ChamberClient
The main class for interacting with the Chamber API.
Initialization
from chamber_sdk import ChamberClient
# From environment variable (CHAMBER_TOKEN)
client = ChamberClient()
# From CLI config (~/.chamber/token.json)
client = ChamberClient.from_config()
# Direct token
client = ChamberClient(
token="ch.your-api-token",
organization_id="org-123", # Optional: for multi-org users
api_url="https://custom.api.example.com/v1", # Optional: override endpoint
timeout=60 # Optional: request timeout in seconds
)
Default API URL: https://api.usechamber.io/v1
Auto-Containerize & Run
run()
Auto-containerize and submit a GPU workload in one call.
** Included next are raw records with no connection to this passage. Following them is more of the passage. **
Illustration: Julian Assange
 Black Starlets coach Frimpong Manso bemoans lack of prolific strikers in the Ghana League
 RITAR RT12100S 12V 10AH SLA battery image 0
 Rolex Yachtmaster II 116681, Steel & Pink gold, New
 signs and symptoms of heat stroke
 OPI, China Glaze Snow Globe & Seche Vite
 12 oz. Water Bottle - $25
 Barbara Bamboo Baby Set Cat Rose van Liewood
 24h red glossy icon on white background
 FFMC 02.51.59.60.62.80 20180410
See the full guide for detailed documentation.
# Configure registries once
ChamberClient.add_registry("prod", "us-east1-docker.pkg.dev/my-project/prod", set_default=True)
ChamberClient.add_registry("dev", "us-east1-docker.pkg.dev/my-project/dev")
# Submit using default registry
job = client.run("./my-project", gpus=4, team="ml-research")
# Submit to specific registry by name
job = client.run("./my-project", gpus=4, team="ml-research", registry="dev")
# Full URLs still work
job = client.run("./my-project", registry="123456.dkr.ecr.us-east-1.amazonaws.com", team="ml-research")
# Dry run (preview without executing)
result = client.run("./my-project", dry_run=True)
print(result.dockerfile)
print(result.manifest)
Requires installation with pip install chamber-sdk[run]
Key Parameters:
| Parameter | Type | Description |
|---|
directory | str | Path to project directory (required) |
gpus | int | Number of GPUs (default: 1) |
gpu_type | str | GPU type (default: “H100”) |
team | str | Team ID (required for submission) |
registry | str | Registry name (e.g., “prod”) or URL. Uses default if not specified. |
distributed | str | ”auto”, “ray”, “deepspeed”, or “none” |
dry_run | bool | Preview without executing |
wait | bool | Block until workload completes |
on_progress | callable | Progress callback(stage, message) |
Returns: Workload object (or DryRunResult if dry_run=True)
See Auto-Containerize & Run for the complete parameter reference.
Registry Management
Static methods for managing container registries. Configuration is persisted to ~/.chamber/config.json.
list_registries()
List all configured registries.
registries = ChamberClient.list_registries()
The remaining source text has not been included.